## WORK TO BE COMPLETED:
Please copy, exactly as they appear below, the lines from the one containing "[researcher-annotated camera trap]" through the one containing "A: Bos taurus (domestic cow).".

## EXTRACTED MATERIAL:
+ + + +

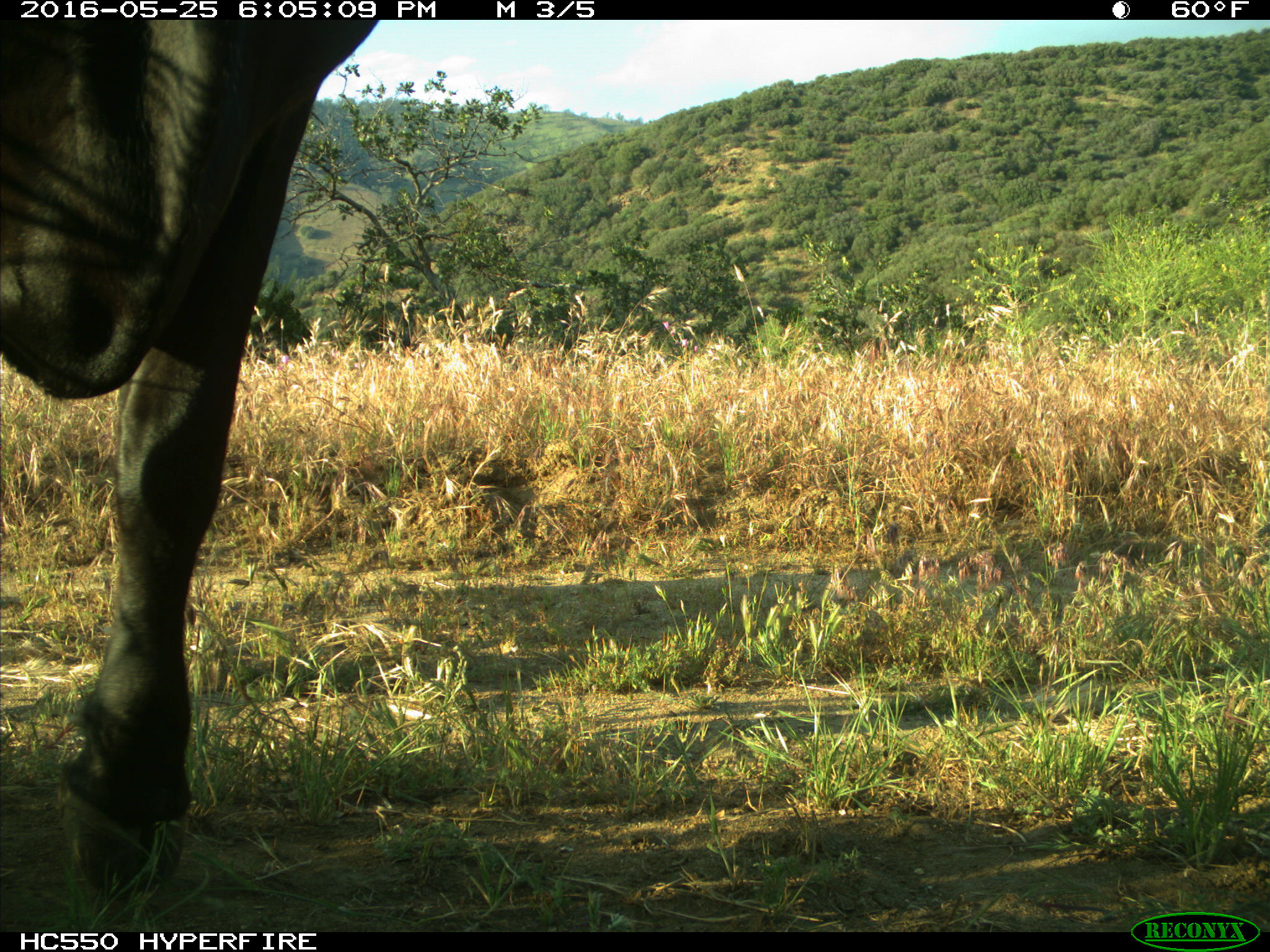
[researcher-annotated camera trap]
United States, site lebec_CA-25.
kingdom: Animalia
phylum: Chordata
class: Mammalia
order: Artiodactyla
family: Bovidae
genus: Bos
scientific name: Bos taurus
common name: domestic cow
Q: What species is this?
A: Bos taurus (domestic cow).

+ + + +

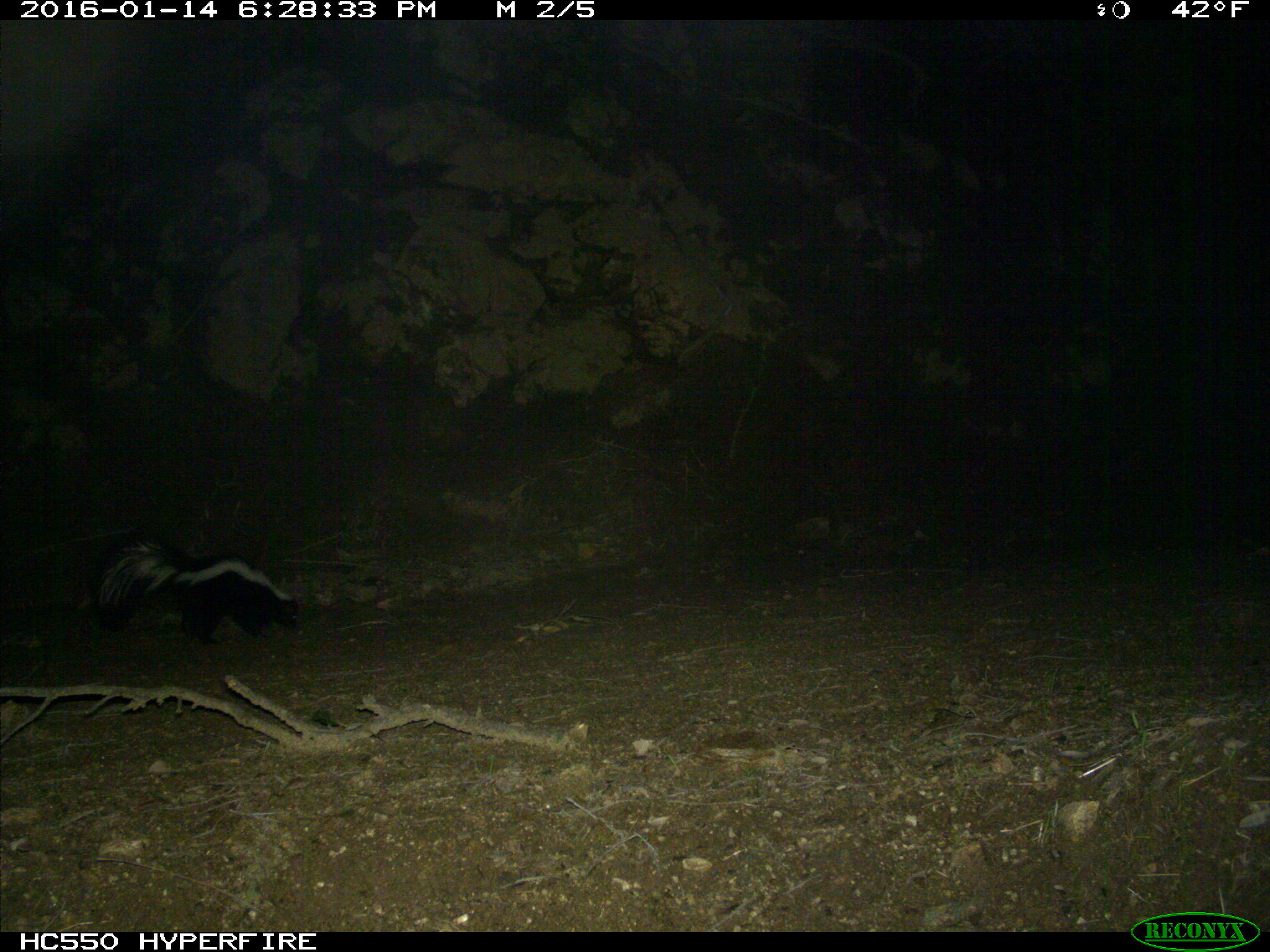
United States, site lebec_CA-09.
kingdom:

+ + + +

## SOLUTION FOR THIS PROBLEM:
[researcher-annotated camera trap]
United States, site lebec_CA-25.
kingdom: Animalia
phylum: Chordata
class: Mammalia
order: Artiodactyla
family: Bovidae
genus: Bos
scientific name: Bos taurus
common name: domestic cow
Q: What species is this?
A: Bos taurus (domestic cow).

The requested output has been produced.